Singleton Pattern- Non-trivial implementation concerns?

Back again to blogging - lets see how long will this spurt last. Hopefully for a longer duration as i get deeper into technology and find more interesting stuff to share.

The singleton pattern is interesting. Recently, while working on a project, I had to make use of it. I always believed that it was one of the most straightforward patterns to use. However, it was only later that I realised that there are a number of things which can go wrong.

Firstly, let me go forward and define it. Singleton pattern is used to define an object which will have only one instance created at any point of time. It will typically have a static accessor or a factory method to create that instance (preferably lazily).
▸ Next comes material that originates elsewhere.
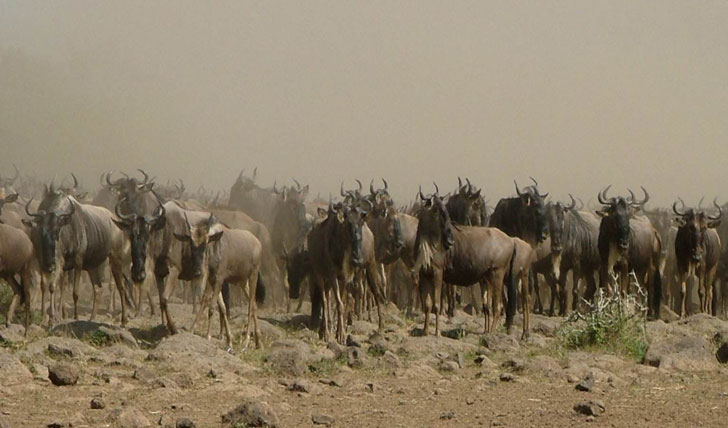 Wildebeest Migration luxury safari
public sealed class Singleton
{
    static Singleton instance=null;

    Singleton()
    {
    }

    public static Singleton Instance
    {
        get
        {
            if (instance==null)
            {
                instance = new Singleton();
            }
            return instance;
        }
    }
}
While this looks like it will work perfectly, but one thing that is not taken care of is thread-safety. For example, if two threads checked the null test (instance == null) at the same time, then it could lead into two instances of the object being created. This is surely not desired.

So how to solve this? How about using a lock? Is that simple enough? Is performance going to suck then? Probably it will. Thats when I realised something like a singleton implementation which looks fairly simple on face value, might lead to non-trivial concerns realted to performance and laziness. So whats the solution for it?

 public sealed class Singleton
{
    static readonly Singleton instance=new Singleton();

    static Singleton()
    {
    }

    Singleton()
    {
    }

    public static Singleton Instance
    {
        get
        {
            return instance;
        }
    }
}

Some of the key aspects of this solution are:

  • The class is sealed and therefore, it cannot be inherited. Inheritance on the singleton could lead to more than one instances.
  • According to .NET specificaitons, the static constructor is invoked only when any one of the static members is first accessed int he class. This implies that it is not strictly lazy, if there are other static members in this class.
  • There is no need to check for if the object was null earlier everytime because .NET specification gaurantees that the static constructor is invoked only once. This gives a slight performance improvement.